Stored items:
----

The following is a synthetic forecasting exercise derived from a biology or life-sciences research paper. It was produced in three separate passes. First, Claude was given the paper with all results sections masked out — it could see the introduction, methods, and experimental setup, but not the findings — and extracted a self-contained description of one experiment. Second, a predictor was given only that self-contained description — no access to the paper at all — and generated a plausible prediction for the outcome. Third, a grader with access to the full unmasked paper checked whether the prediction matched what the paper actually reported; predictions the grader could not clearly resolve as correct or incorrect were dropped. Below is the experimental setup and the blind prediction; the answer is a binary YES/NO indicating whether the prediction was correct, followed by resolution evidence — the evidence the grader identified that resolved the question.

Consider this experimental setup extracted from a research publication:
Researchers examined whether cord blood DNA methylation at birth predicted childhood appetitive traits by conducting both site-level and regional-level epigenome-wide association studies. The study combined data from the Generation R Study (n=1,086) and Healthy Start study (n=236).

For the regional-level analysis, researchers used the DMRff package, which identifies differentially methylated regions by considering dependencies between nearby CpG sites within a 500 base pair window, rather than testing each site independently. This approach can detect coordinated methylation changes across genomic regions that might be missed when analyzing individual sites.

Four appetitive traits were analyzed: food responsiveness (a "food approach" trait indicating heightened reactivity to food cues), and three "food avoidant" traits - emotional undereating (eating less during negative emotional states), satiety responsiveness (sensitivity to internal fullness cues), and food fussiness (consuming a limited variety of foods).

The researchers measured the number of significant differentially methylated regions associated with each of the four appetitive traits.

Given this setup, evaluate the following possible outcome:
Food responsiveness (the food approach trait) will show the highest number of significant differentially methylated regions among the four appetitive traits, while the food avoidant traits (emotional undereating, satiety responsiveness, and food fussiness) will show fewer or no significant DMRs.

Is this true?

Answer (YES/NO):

----

--- Problem to solve ---
A verbatim transcription is required of the lines from the one with "Food responsiveness (the" through the final line of the entries above, and of nothing else.

--- Solution to this problem ---
Food responsiveness (the food approach trait) will show the highest number of significant differentially methylated regions among the four appetitive traits, while the food avoidant traits (emotional undereating, satiety responsiveness, and food fussiness) will show fewer or no significant DMRs.

Is this true?

Answer (YES/NO):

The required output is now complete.